_Supplied data:_
▽
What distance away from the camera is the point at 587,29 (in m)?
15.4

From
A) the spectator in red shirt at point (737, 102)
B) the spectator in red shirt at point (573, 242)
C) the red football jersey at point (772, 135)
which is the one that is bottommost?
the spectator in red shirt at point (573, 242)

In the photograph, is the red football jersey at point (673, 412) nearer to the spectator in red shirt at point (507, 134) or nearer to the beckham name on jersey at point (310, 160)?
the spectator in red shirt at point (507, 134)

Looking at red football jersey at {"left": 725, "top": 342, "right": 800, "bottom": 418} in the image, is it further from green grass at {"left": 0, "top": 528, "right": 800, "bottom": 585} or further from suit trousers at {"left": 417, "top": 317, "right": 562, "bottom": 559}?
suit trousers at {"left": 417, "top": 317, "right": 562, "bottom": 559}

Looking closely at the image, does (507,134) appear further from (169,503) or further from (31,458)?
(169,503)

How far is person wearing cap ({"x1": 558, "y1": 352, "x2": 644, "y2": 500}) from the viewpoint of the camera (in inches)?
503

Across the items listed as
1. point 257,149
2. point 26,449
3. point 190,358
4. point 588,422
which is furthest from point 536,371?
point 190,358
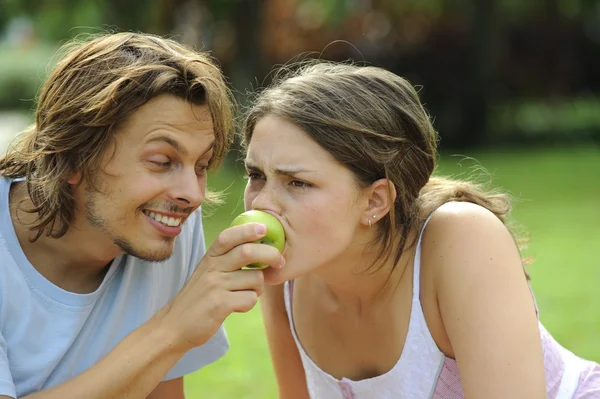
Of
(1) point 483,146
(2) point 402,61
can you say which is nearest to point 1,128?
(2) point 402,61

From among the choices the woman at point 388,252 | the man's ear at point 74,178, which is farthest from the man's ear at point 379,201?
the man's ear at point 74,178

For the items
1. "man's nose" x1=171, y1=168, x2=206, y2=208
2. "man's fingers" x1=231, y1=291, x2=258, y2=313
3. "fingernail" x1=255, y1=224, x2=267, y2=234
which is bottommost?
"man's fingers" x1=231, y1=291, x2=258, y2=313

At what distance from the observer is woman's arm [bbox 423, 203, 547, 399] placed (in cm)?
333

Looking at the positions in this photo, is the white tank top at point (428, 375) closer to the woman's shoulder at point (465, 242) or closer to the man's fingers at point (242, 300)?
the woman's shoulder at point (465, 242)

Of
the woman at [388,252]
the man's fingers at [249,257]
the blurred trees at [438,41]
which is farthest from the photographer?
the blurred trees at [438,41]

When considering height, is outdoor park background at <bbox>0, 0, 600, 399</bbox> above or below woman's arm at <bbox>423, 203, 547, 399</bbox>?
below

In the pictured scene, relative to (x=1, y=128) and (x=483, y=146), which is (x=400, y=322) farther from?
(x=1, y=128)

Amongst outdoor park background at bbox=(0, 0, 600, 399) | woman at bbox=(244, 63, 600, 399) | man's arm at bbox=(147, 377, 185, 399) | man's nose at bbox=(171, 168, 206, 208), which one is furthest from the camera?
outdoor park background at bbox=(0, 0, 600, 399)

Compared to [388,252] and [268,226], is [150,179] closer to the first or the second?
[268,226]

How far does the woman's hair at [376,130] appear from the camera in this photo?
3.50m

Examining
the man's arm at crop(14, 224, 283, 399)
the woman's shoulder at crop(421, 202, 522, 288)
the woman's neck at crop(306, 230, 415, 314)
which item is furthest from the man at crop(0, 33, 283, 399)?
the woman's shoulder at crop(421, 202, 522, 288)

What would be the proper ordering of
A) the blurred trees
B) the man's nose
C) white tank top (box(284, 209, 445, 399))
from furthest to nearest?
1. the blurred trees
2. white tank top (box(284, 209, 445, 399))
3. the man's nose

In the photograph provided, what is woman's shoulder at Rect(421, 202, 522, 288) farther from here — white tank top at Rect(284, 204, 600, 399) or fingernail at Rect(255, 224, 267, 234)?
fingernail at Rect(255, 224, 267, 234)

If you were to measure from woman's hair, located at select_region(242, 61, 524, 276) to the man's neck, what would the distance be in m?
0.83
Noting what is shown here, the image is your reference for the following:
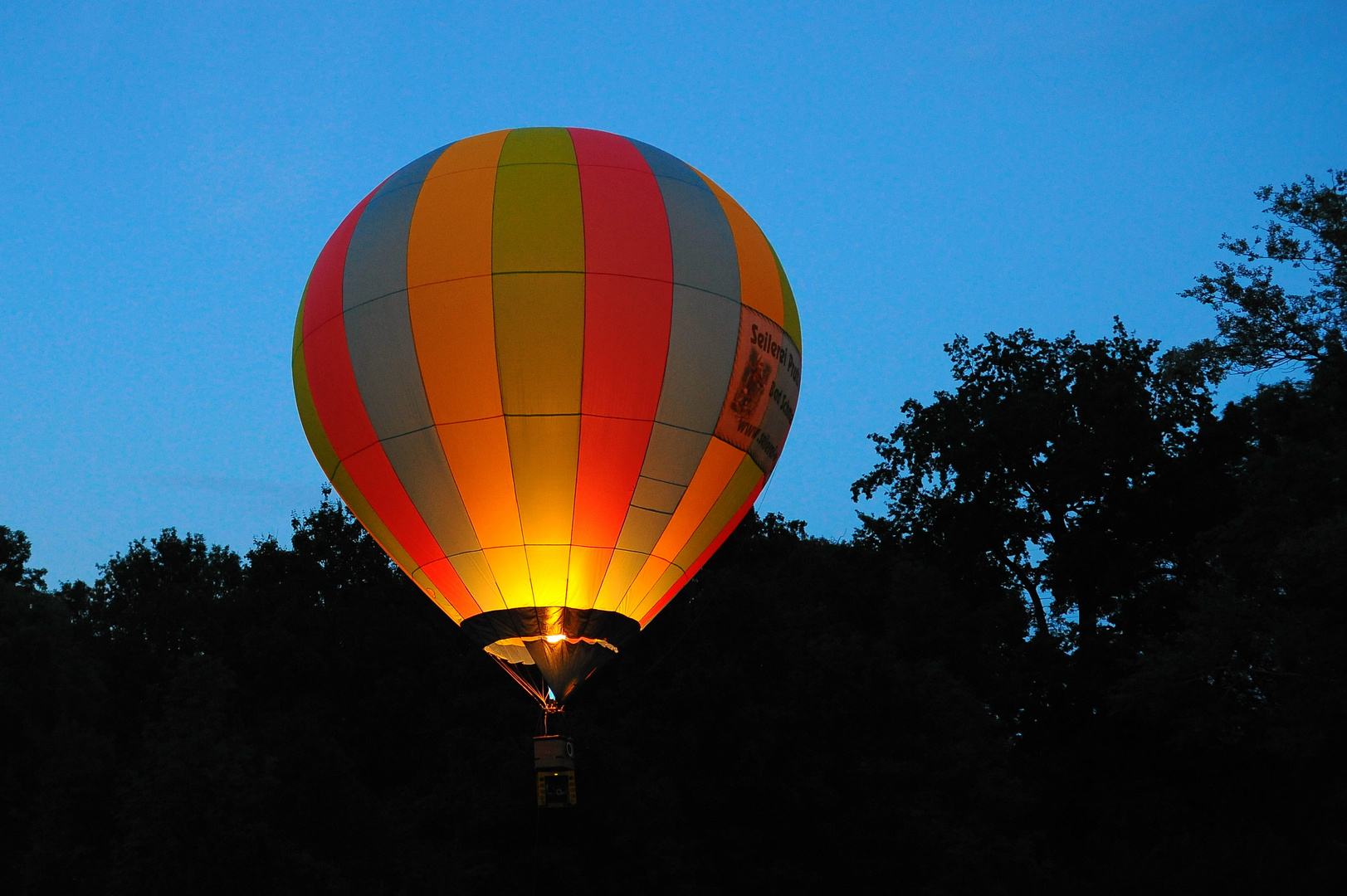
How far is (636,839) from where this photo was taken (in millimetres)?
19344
△
▽
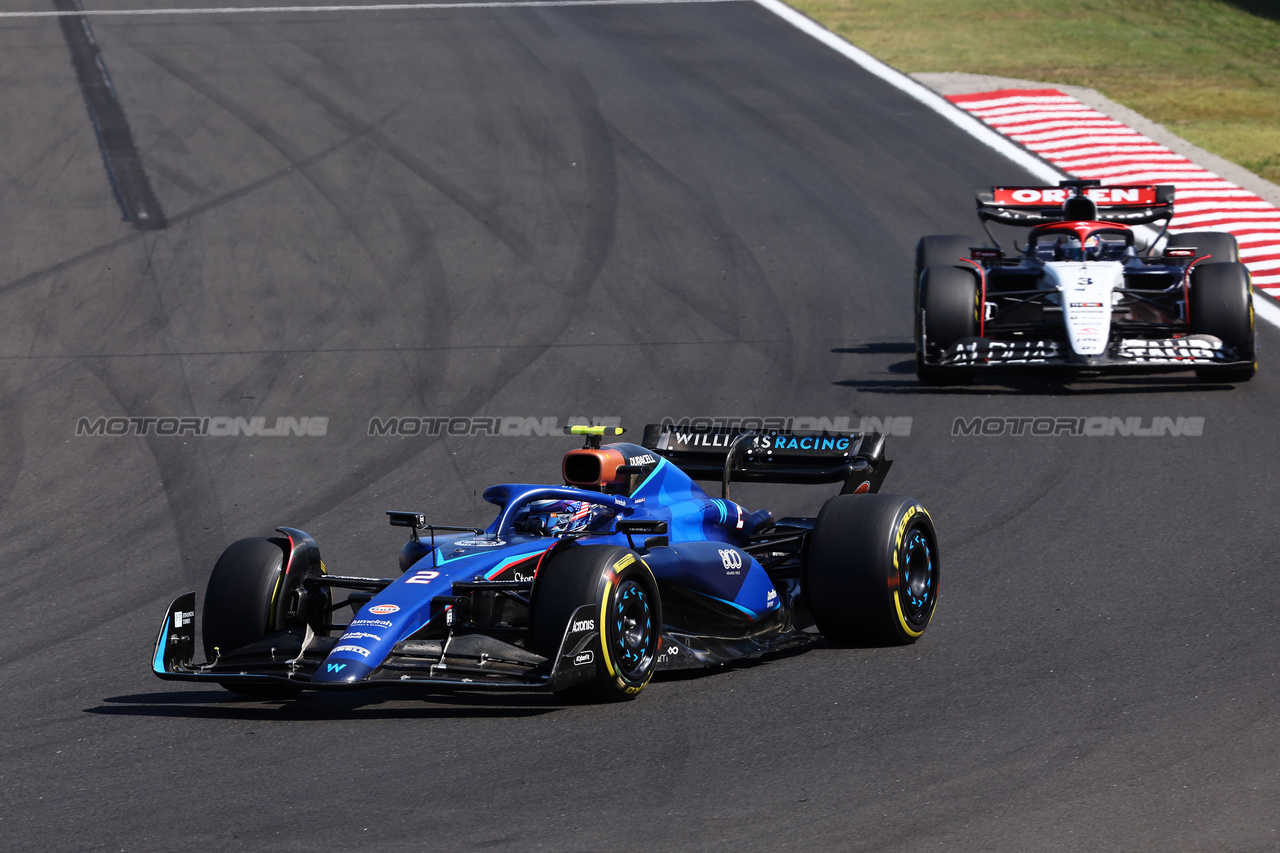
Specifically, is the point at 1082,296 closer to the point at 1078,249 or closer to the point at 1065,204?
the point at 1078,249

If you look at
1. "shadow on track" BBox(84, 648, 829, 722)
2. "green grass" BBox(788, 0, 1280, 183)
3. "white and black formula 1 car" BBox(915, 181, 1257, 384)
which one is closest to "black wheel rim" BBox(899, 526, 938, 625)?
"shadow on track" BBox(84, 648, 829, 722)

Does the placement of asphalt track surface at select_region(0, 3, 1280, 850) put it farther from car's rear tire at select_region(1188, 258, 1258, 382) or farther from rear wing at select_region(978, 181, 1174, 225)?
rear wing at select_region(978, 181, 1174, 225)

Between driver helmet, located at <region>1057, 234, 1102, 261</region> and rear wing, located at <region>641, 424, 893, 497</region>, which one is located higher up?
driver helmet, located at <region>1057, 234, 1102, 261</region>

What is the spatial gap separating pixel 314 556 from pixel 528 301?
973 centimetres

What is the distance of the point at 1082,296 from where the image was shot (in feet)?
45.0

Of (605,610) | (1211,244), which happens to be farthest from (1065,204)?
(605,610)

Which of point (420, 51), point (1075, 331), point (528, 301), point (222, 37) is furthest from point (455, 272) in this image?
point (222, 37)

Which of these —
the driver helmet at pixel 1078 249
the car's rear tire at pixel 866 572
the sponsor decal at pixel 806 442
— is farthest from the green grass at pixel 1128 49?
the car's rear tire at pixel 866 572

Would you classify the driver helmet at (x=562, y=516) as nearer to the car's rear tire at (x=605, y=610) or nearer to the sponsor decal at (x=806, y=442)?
△
▽
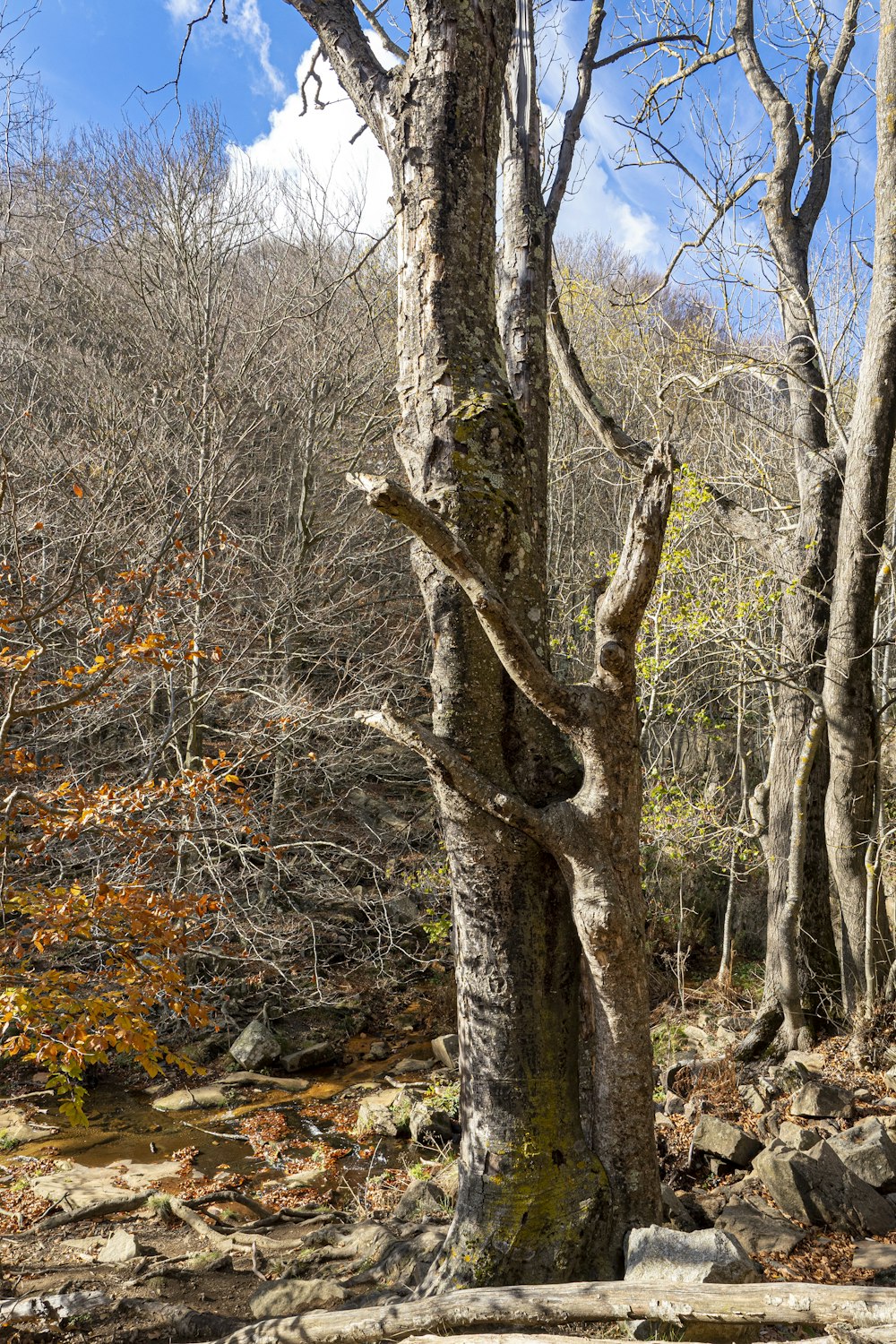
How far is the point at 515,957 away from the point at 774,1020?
△
_Required work:_
Please collect every line of the material that contains the string "spectator" and copy each such line in full. Case counts when matching.

_Exercise result:_
A) the spectator in red shirt at point (737, 102)
B) the spectator in red shirt at point (573, 242)
the spectator in red shirt at point (573, 242)
In the photograph, is the red football jersey at point (673, 412) nearer to the spectator in red shirt at point (507, 134) or nearer to the beckham name on jersey at point (310, 160)?
the spectator in red shirt at point (507, 134)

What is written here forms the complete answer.